Telling us that water is a great conductor of electricity is not surprising in itself, it is also a fact taught since primary school. But this fundamental process in chemistry and biology has eluded firm and definitive explanation for decades. A recent study by researchers at Yale University in the United States, however, gives us an overall picture of the process.
The study, led by Mark Johnson, involved observing water molecules passing along protons — positively charged subatomic particles — using spectroscopy, a process that allows researchers to shoot light at molecules and see what’s going on inside. The goal is to understand How? ‘Or’ What molecules raced past charged particles in complex arrangements. Until now, researchers were familiar with this process described by the chemist Theodor Grotthuss in 1806, who incidentally gave his name to this mechanism. But the details of this process have always remained somewhat murky.

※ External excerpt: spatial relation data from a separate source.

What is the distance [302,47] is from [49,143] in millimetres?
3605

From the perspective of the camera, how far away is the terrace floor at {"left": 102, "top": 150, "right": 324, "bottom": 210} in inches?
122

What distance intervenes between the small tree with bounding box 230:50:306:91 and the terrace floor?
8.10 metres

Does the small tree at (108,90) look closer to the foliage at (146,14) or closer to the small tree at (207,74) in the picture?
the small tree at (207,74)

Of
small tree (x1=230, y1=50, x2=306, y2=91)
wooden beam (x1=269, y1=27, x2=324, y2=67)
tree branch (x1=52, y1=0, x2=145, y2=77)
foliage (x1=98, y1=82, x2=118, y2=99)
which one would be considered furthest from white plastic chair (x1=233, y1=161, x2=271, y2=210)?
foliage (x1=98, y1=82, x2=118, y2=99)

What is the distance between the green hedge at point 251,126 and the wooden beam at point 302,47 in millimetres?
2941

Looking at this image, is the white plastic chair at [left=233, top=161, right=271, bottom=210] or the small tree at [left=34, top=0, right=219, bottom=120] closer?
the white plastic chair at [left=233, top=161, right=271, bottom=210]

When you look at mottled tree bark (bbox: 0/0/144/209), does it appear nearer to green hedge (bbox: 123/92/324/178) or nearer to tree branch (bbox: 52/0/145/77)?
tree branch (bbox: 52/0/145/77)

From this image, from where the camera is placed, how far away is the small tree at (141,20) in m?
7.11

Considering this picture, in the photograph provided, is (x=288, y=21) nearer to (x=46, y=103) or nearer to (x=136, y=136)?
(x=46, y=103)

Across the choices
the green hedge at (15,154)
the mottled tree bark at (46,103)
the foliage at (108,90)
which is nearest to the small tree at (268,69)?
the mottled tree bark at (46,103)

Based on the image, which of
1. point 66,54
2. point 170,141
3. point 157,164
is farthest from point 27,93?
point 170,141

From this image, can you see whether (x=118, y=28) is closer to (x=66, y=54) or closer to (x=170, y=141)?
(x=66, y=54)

The mechanism is that an excess of protons — the positively charged subatomic particles within atoms — are transmitted through the hydrogen bonds of water molecules or other hydrogen-bonded liquids. By this mechanism, a water molecule can « pick up » an excess charge and pass it on to a neighbor almost instantaneously. These exchanges are fundamental to understanding the behavior of water in biological and industrial parameters. But they are also so fast and the vibrations between molecules so large that the process cannot be captured using traditional spectroscopy.
The researchers then had the idea of freezing the process, thus allowing them to visualize the Grotthuss mechanism thanks to a kind of “spectroscopic snapshots”. « We have discovered a kind of Rosetta Stone that reveals color-coded structural information said Mark Johnson. ‘We were able to reveal a sequence of concerted deformations like the frames of a movie”. This new study will allow researchers to better understand the conductivity of water at the molecular level, a phenomenon that keeps us alive and crucial in many chemical reactions on Earth.
The study will also allow a better understanding of the chemical processes that occur at the surface of the water. There is a debate among scientists today as to whether surface water is more or less acidic than most water. This new imaging technique could answer that question once and for all.